§ **Fragmento del documento**
Doblando las esquinas de Abidjan, esquivando basura no recogida, mirando edificios que un día lucieron nuevos y ahora se encorvan ganados por la humedad y el decaimiento, voy recordando un poema del escritor polaco Adam Zagajewski. Se titula, La ciudad donde me gustaría vivir,

 

 

LA CIUDAD DONDE ME GUSTARÍA VIVIR

 

                        Es una ciudad silenciosa al atardecer, cuando

                        las pálidas estrellas despiertan de su desmayo,

                        y ruidosa al mediodía con las voces

                        de filósofos orgullosos y mercaderes

                        que traen terciopelo de oriente.

                        Arden en ella los fuegos de las conversaciones,

                        pero no las piras.

                        Las iglesias antiguas, piedras enmohecidas

                        de una vieja oración, son su lastre

                        y su cohete espacial.

                        Es una ciudad justa,

                        donde no se castiga a los extranjeros,

                        una ciudad de memoria rápida

                        y de lento olvido,

                        tolera a los poetas, a los profetas les perdona

                        su escaso sentido del humor.

                        Es una ciudad construida

                        según los preludios de Chopin,

                        reducidos a la tristeza y la felicidad.

                        Pequeñas colinas la rodean

                        en un ancho anillo; allí crecen

                        fresnos de campo y el esbelto álamo,

                        juez en la nación de árboles.

                        Un río impetuoso atravesando el centro

                        de día y de noche murmura saludos

                        misteriosos de las fuentes,

                        de las montañas, del azul del cielo.

 

 

Fíjate qué maravilla: ‘Arden en ella los fuegos de las conversaciones,/ pero no las piras’. Mi propuesta es sencilla: los escolares de la Tierra deberían memorizar este poema en lugar de sus respectivos himnos nacionales.

 

Si no hacemos algo pronto el futuro de Europa será Costa de Marfil. Quienes enarbolan enseñas, arguyen su identidad y proponen fronteras son fascistas. Quienes mandan cazar extranjeros en las calles y añaden hileras de ladrillos a los muros de la patria son fascistas. Llámense de izquierdas o de derechas: todos son fascistas. Patriotismo es el antónimo de humanismo. Que no te engañen: un patriota es sin excepción un patriotero. No has heredado ni una patria ni una esencia, has heredado una cultura nacida de mil sangres, una cultura que, como tú, se transforma y renueva en cada encuentro, en cada meandro. No eres de un lugar, estás en un lugar. Eres del mundo que escribes, compones, anhelas, fabricas, defiendes, creas. No eres el depositario de ningún origen, eres el sacro relevista de lo humano.

 

Yo no soy español. Soy de la ciudad que Zagajewski imaginó. Soy natural de la poesía.

§ **Extractos de ítems**
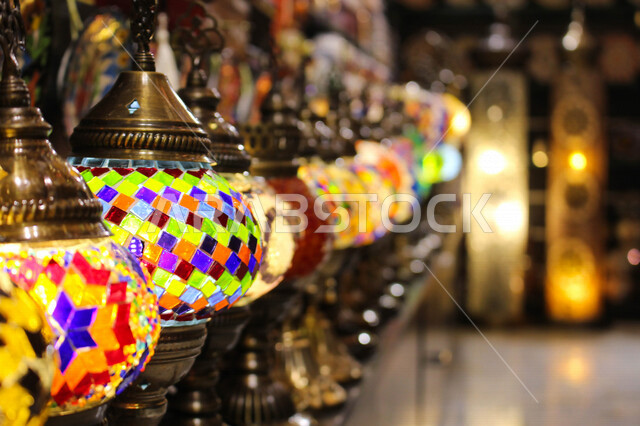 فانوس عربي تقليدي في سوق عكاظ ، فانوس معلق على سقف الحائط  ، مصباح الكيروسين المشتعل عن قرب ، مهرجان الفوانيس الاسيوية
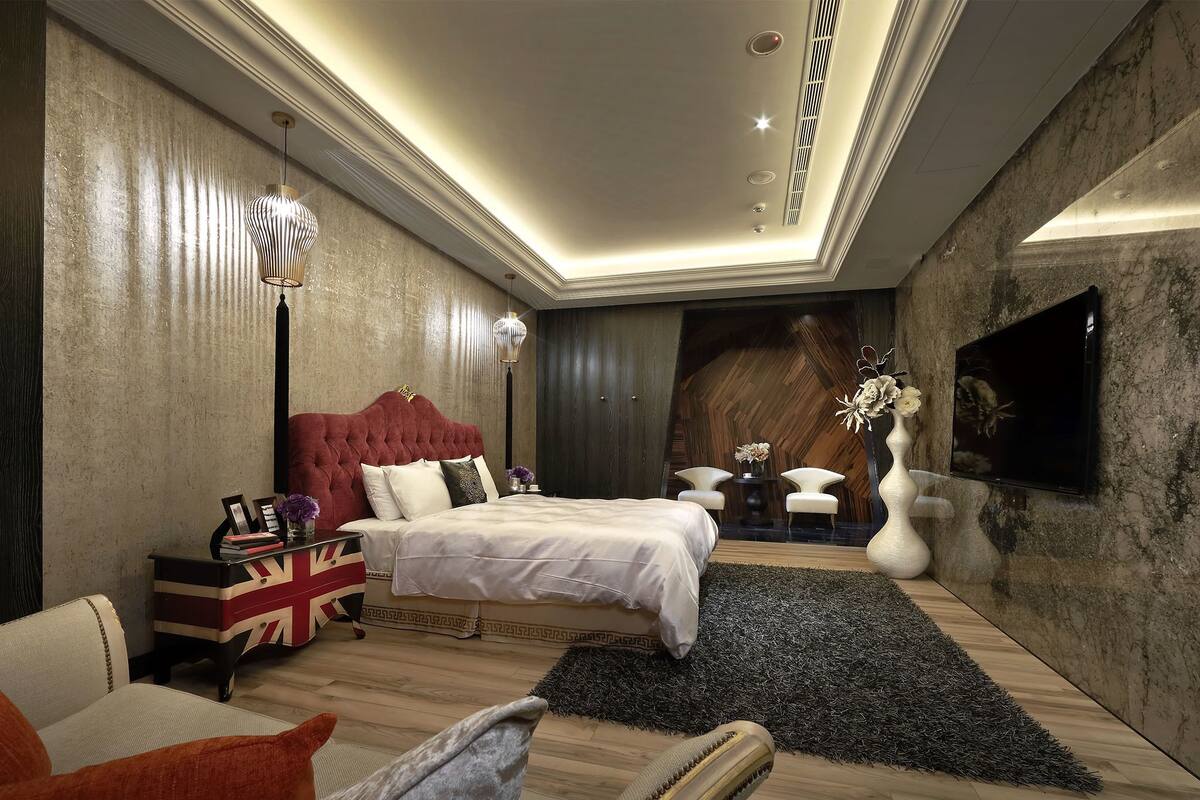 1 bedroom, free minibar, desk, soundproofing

==

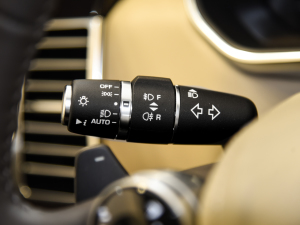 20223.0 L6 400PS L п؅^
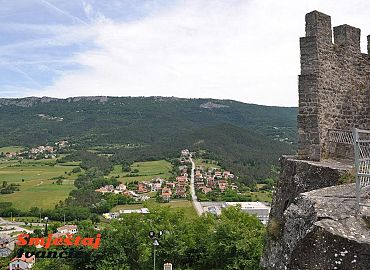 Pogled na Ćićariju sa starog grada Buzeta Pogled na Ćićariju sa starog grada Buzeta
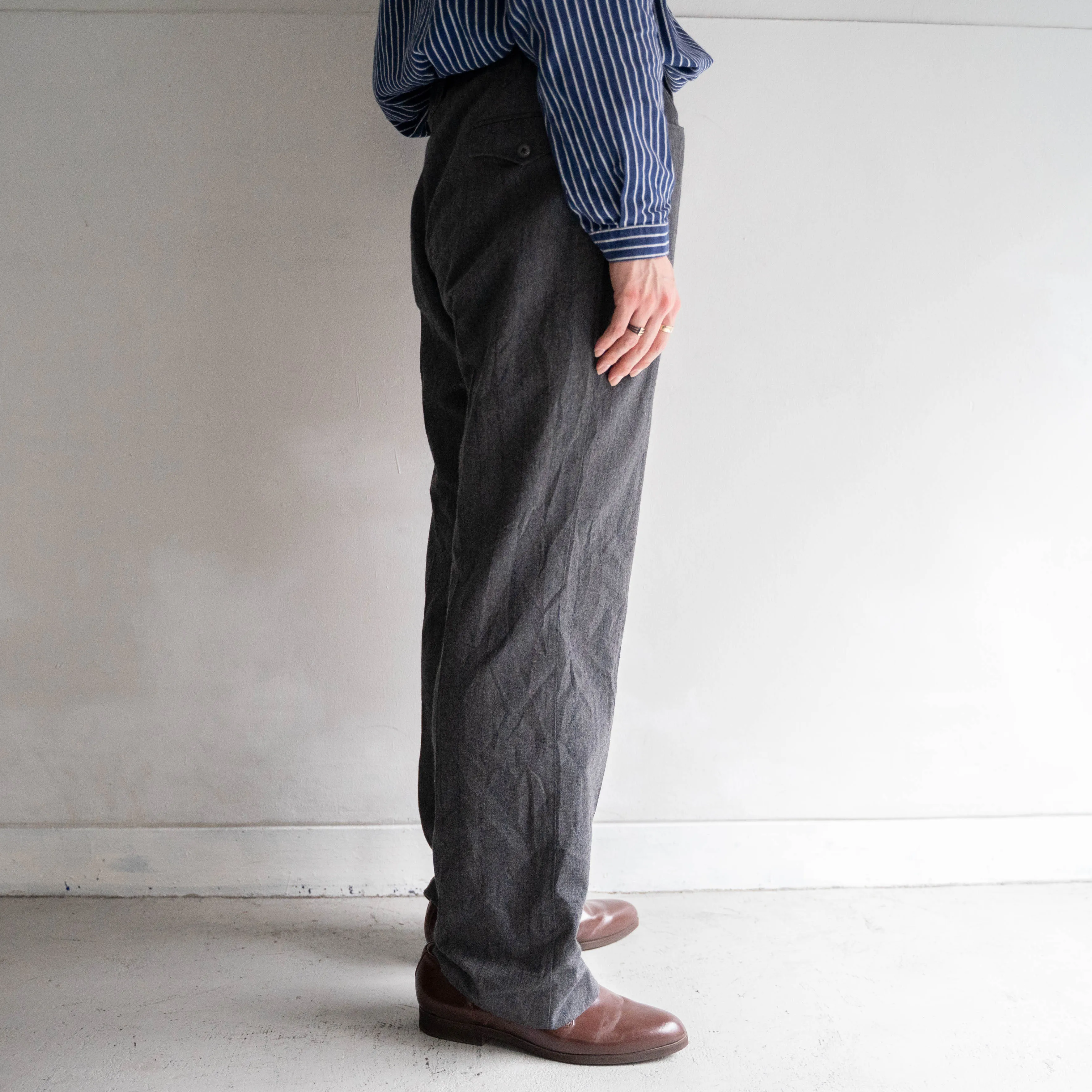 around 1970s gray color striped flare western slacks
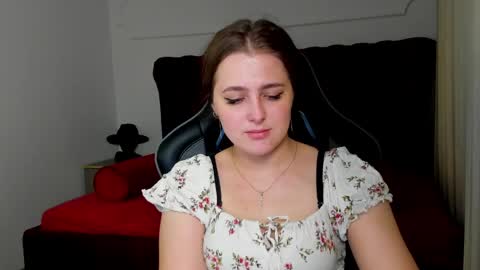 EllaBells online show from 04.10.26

---

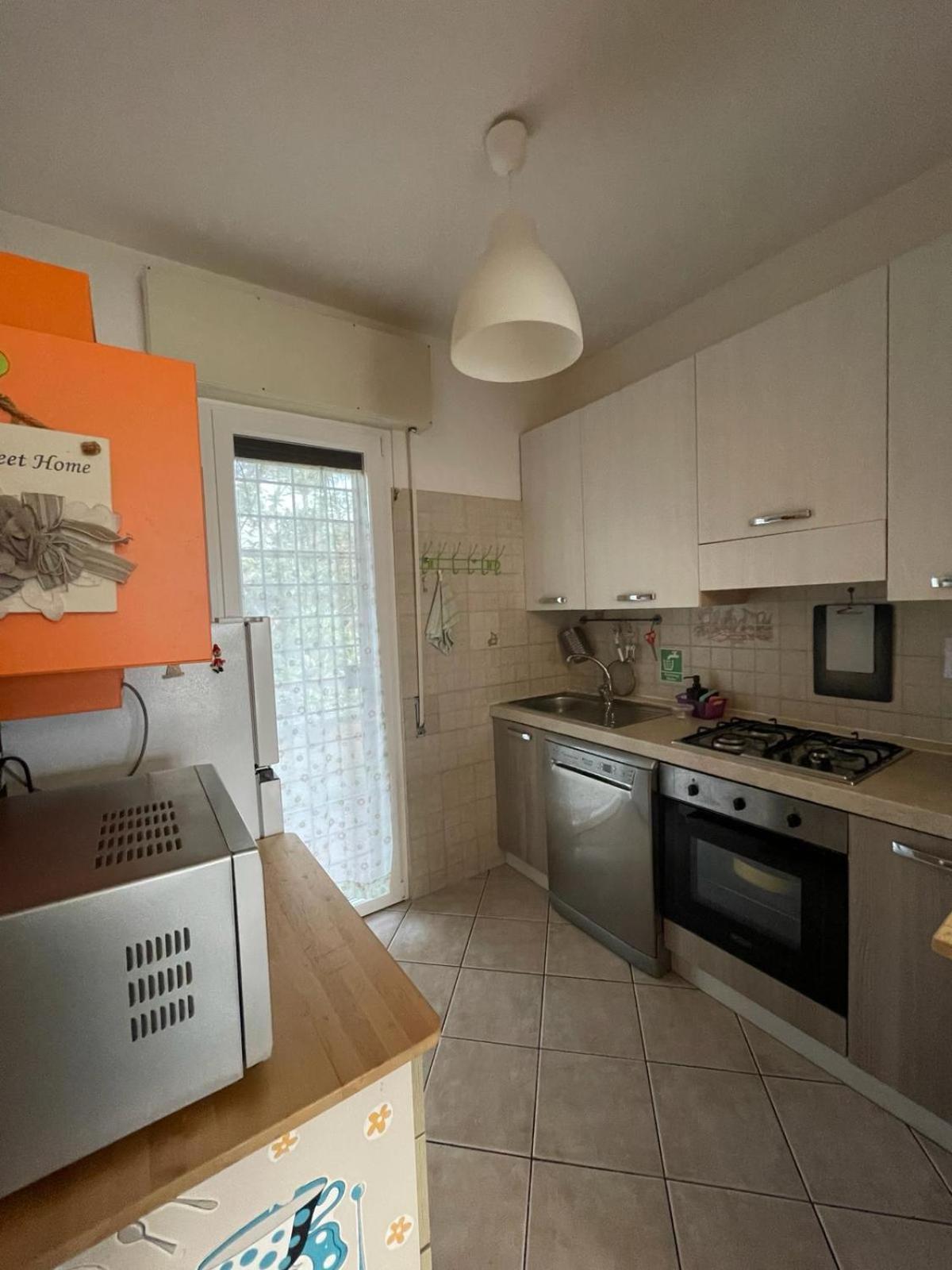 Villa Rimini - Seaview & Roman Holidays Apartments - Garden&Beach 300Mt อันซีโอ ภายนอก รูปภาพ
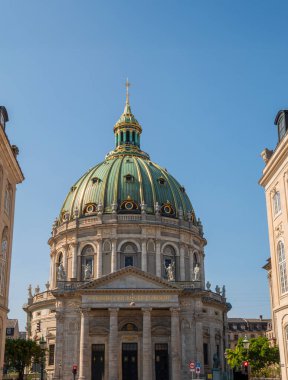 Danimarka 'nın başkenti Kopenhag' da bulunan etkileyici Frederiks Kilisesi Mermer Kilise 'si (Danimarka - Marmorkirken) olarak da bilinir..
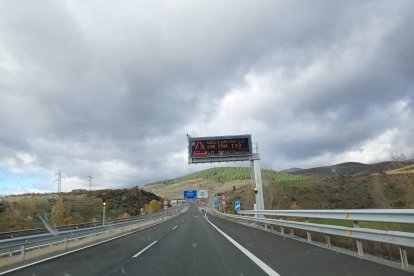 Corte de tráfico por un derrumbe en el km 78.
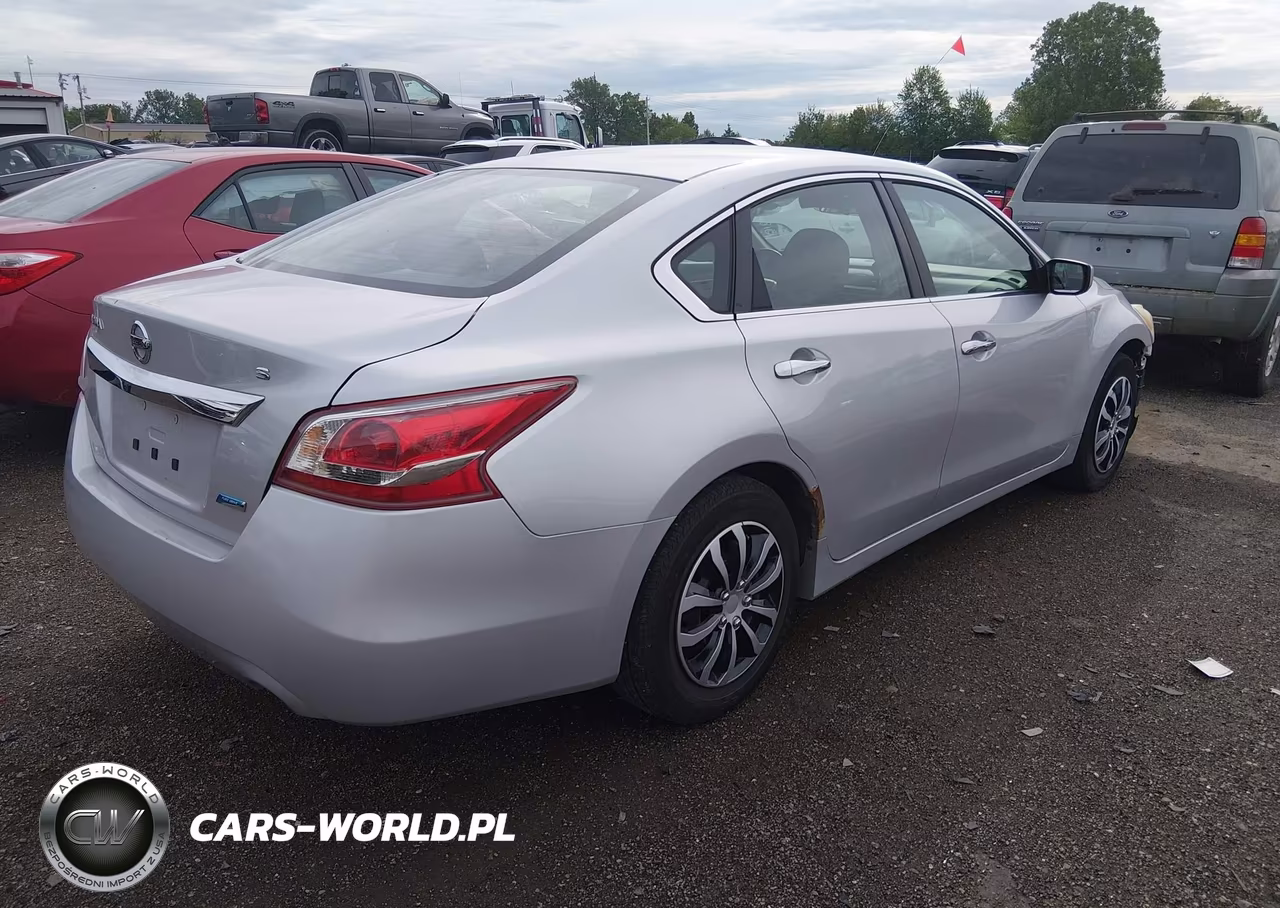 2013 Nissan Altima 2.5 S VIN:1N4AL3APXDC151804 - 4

§ **Ejercicio**
Por favor, traduce al inglés esta oración del fragmento del documento: "Mi propuesta es sencilla: los escolares de la Tierra deberían memorizar este poema en lugar de sus respectivos himnos nacionales."

§ **Tarea resuelta**
My proposal is simple: the schoolchildren of the Earth should memorize this poem instead of their respective national anthems.